§ Page extract:
== Segment start ==

But I myself am something of a fan of nuclear energy. It's clean, efficient, and cheap. It is also far safer than anything that burns fossil fuels of any kind -- how many lives do you think have been lost to our addiction to fossil fuels? Coal mining deaths, refinery explosions, and the thousands, maybe even MILLIONS, of deaths from pulmonary diseases and other causes that come from the pollution generated by burning fossil fuels -- none of these lives are lost to the entire process that fuels and operates fission reactors. Compare the deaths and health impacts of coal and oil to the death rate from nuclear power, which I believe stands at zero over the fifty years it has been in use in the United States, and the choice is clear.

The dangers people cite for nuclear power are either purely speculative (meltdowns) or are caused by the influence of scientific ignorance over political decision-making (waste storage), and are fueled by the phantom specter of mushroom clouds (literally an impossibility). We've been using nuclear power long enough now, with the reactor operators sometimes making the gravest errors that can be made and escaping those errors without consequences, to dismiss the arguments of the Chicken Littles out there. I mean, think: How many speculative dangers can you cite to argue against the absurd proposition that we should pump under high pressure poisonous, explosive gases into people's homes? But we take it for granted.

== Segment end ==

(Data records)
== Segment start ==

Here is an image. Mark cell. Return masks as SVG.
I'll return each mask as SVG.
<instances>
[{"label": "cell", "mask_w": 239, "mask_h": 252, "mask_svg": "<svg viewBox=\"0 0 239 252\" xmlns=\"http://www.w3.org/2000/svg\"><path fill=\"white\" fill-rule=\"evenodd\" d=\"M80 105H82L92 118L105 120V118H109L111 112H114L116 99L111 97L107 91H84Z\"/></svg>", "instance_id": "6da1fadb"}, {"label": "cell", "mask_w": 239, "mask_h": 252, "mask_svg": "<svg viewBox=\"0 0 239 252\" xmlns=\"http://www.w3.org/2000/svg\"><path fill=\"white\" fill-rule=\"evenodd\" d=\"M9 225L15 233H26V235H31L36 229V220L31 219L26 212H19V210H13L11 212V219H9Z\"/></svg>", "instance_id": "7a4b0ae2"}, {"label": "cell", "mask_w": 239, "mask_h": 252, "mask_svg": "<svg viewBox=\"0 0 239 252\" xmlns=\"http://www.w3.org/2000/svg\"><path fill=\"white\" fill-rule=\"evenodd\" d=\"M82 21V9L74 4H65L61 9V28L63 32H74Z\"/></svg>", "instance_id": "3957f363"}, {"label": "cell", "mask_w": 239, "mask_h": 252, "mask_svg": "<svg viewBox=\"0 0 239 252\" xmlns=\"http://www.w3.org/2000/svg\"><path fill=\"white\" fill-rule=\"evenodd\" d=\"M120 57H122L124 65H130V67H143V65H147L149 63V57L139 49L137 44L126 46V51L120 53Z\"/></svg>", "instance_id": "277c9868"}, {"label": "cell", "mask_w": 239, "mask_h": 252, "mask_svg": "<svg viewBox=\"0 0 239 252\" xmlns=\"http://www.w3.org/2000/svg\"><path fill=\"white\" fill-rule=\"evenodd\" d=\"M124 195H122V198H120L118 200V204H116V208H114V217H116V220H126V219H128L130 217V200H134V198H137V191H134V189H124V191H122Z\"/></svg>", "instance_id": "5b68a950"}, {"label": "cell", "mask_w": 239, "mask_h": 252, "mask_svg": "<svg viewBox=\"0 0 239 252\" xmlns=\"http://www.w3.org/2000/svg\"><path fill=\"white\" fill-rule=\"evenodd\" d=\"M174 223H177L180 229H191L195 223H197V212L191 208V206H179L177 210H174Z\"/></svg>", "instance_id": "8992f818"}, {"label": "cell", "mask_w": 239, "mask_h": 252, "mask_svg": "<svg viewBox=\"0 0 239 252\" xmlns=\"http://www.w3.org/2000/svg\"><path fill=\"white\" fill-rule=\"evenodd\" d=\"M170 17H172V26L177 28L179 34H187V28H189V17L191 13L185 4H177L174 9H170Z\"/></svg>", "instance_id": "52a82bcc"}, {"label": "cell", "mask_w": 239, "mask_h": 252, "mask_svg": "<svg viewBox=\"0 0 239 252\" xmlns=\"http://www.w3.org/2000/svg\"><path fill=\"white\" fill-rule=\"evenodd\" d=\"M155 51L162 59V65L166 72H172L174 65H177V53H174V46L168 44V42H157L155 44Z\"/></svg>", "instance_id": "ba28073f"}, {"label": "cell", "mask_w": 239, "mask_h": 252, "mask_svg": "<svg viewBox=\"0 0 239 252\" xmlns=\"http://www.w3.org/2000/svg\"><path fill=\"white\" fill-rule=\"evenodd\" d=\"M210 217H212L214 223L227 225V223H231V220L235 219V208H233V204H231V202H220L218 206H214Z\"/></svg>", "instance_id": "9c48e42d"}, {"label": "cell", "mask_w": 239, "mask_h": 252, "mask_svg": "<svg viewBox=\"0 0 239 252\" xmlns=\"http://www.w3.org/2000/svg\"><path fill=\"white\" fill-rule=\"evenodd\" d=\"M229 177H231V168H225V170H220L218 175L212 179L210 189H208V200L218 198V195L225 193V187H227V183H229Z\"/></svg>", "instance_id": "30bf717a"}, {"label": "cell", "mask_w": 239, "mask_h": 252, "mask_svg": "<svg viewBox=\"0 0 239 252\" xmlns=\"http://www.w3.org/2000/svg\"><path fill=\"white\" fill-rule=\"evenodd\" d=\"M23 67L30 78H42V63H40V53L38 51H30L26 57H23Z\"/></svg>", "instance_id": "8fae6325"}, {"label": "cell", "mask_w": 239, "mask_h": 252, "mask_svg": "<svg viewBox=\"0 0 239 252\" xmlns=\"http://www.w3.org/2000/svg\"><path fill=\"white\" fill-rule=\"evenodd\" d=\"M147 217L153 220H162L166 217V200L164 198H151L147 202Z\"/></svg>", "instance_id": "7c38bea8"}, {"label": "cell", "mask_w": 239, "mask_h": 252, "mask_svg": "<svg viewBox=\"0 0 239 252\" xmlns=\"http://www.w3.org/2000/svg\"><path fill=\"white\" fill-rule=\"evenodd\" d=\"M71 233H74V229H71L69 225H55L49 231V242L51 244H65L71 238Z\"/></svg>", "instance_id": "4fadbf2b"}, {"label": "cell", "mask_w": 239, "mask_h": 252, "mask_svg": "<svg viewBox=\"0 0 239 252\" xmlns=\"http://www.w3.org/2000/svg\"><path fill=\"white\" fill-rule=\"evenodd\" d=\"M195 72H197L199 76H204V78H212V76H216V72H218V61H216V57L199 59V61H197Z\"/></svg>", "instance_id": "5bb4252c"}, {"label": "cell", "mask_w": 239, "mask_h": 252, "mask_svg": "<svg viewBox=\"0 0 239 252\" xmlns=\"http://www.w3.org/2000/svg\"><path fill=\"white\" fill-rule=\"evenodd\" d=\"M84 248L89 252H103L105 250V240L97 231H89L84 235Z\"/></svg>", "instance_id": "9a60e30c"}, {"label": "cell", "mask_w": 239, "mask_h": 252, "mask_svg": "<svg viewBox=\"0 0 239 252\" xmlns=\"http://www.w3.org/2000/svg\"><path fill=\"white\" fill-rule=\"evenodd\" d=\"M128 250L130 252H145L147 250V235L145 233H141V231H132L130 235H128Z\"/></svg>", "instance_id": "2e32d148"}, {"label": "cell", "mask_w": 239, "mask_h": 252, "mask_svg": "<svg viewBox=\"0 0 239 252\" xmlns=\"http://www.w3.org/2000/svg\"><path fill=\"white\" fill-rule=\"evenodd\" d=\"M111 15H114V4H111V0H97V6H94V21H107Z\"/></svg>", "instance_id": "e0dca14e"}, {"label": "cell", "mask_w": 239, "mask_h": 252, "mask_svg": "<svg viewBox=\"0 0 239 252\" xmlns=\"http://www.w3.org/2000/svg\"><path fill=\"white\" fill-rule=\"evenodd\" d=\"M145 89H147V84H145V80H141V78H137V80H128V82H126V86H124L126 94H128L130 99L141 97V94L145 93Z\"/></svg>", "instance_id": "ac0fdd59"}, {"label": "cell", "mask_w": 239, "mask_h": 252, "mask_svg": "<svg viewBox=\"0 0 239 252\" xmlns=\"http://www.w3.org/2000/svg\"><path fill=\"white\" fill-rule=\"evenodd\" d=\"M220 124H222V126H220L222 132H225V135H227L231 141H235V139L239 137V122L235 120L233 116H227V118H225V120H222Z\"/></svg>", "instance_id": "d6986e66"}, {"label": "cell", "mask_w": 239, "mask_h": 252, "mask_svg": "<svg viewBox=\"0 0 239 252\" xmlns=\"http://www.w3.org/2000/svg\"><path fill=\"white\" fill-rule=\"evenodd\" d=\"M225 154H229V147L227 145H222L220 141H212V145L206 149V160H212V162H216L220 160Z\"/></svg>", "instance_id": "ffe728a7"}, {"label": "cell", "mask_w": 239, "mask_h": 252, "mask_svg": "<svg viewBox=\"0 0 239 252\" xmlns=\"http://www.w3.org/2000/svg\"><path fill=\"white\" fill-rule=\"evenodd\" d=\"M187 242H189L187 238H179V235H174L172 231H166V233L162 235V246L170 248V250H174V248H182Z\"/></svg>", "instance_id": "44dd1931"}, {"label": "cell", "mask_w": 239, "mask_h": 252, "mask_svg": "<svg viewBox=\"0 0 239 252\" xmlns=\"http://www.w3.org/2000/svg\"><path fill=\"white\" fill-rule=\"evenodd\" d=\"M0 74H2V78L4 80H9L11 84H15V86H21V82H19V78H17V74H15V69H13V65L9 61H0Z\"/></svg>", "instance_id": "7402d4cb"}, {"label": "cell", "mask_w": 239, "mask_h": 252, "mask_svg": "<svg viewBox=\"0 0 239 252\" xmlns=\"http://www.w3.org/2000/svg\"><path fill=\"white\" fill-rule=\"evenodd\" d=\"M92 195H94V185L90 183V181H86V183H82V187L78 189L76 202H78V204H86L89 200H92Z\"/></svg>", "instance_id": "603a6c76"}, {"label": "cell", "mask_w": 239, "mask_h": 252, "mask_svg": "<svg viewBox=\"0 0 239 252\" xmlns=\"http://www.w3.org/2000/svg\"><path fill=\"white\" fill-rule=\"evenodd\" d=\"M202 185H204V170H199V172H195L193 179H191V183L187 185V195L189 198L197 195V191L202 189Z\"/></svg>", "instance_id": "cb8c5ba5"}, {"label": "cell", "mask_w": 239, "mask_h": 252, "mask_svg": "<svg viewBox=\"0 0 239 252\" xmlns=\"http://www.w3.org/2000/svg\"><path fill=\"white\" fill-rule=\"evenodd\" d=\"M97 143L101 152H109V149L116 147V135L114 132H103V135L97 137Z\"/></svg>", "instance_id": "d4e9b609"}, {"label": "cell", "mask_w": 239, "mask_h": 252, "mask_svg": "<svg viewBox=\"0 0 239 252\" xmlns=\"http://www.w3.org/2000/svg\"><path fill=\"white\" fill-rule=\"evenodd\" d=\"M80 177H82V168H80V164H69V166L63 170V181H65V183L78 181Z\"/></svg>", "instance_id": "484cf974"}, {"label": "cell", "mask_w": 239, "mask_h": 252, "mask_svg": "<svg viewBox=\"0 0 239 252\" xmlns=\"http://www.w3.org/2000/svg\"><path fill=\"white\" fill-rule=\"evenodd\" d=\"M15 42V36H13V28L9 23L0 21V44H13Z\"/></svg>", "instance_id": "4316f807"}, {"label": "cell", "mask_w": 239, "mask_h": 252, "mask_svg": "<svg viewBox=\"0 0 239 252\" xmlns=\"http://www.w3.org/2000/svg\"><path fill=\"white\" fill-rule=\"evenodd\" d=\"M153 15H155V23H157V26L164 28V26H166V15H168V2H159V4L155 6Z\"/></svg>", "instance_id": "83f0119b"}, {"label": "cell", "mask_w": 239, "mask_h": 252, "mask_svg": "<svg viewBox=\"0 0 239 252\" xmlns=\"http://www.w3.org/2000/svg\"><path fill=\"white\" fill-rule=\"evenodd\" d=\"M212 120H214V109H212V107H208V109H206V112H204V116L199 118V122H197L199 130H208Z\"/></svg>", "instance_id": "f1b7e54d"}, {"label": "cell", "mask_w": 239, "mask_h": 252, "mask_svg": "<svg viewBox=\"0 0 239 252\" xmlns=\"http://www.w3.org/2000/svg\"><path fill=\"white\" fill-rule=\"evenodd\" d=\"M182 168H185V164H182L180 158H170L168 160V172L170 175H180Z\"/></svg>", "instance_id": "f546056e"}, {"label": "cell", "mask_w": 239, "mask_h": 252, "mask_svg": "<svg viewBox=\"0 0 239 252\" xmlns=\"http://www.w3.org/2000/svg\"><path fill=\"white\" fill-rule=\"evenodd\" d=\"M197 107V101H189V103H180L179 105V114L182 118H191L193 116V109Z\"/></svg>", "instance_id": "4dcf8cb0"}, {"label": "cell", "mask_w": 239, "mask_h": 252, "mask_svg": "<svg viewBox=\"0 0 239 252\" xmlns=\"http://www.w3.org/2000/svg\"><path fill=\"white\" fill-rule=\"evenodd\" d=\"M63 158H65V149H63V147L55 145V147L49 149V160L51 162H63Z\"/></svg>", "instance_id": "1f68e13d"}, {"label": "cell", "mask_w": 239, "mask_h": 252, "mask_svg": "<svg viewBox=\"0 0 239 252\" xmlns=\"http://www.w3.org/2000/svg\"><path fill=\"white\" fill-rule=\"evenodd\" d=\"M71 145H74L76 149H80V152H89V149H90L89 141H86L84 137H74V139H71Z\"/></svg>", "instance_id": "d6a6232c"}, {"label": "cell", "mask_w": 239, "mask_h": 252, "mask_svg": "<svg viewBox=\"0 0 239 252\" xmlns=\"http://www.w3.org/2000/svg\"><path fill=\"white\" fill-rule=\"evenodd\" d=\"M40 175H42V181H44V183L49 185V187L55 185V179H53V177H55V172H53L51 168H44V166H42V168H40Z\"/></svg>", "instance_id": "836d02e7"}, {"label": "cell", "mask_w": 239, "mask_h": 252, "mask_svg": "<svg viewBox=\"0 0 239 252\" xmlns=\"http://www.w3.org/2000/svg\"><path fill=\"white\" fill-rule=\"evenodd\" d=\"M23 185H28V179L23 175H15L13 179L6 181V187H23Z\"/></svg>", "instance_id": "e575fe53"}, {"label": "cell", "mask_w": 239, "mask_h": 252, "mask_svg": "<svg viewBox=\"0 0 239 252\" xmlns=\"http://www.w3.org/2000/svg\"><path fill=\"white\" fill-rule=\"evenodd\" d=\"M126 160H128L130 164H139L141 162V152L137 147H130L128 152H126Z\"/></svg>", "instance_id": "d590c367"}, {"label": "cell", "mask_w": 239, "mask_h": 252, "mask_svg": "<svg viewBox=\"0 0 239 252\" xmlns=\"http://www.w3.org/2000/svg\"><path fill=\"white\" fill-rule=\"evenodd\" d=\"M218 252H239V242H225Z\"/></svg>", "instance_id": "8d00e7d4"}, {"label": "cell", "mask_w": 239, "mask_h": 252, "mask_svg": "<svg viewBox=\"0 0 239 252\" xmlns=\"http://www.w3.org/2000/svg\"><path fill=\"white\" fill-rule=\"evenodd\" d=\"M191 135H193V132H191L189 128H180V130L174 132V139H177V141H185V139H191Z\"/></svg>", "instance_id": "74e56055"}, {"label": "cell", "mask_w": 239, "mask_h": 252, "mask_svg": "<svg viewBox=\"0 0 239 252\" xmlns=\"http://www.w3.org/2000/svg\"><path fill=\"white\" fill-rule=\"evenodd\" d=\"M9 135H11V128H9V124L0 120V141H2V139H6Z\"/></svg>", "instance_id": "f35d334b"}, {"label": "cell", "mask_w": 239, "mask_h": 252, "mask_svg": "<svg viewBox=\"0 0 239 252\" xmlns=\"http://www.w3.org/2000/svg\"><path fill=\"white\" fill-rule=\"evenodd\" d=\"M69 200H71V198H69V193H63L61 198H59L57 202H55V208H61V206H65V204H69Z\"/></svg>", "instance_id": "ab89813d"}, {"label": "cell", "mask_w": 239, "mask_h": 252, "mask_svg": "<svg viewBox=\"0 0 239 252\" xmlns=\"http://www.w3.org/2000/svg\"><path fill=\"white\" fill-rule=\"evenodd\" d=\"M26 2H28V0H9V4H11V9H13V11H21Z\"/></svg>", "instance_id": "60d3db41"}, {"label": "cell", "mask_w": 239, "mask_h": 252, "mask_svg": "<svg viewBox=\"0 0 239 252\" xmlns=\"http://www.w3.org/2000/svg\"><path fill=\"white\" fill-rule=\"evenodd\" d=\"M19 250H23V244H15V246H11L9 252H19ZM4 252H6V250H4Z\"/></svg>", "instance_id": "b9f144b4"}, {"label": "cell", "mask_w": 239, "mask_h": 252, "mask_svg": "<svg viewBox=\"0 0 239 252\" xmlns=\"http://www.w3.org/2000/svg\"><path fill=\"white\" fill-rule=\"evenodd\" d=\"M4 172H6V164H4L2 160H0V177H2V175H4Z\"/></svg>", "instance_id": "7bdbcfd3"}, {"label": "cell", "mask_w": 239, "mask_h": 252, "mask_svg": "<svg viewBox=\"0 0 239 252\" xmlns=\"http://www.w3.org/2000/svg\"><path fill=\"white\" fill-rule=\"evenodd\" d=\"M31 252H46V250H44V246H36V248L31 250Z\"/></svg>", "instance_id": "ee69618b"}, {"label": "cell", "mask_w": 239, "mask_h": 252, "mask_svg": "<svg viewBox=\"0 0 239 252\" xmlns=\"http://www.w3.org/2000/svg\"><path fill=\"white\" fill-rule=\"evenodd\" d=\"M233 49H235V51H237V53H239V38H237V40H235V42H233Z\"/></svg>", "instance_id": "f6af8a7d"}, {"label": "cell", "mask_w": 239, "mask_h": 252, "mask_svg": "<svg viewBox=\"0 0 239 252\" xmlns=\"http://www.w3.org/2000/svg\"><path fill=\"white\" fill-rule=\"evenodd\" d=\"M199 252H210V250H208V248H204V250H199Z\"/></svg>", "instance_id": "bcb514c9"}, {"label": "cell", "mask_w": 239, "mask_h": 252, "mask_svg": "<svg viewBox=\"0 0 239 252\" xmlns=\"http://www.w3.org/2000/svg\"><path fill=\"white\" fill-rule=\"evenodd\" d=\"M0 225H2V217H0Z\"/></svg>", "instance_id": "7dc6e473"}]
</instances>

== Segment end ==

§ The problem:
For each statement about the passage on nuclear energy, answer yes or no and quote the words of the passage that decide it. (a) The writer describes nuclear energy as clean, efficient, and cheap. (b) The writer treats meltdowns as a proven danger of nuclear power. (c) The writer attributes the waste-storage danger to scientific ignorance influencing political decision-making.

§ Task answer:
(a) Yes: "It's clean, efficient, and cheap."
(b) No: "The dangers people cite for nuclear power are either purely speculative (meltdowns)"
(c) Yes: "are caused by the influence of scientific ignorance over political decision-making (waste storage)"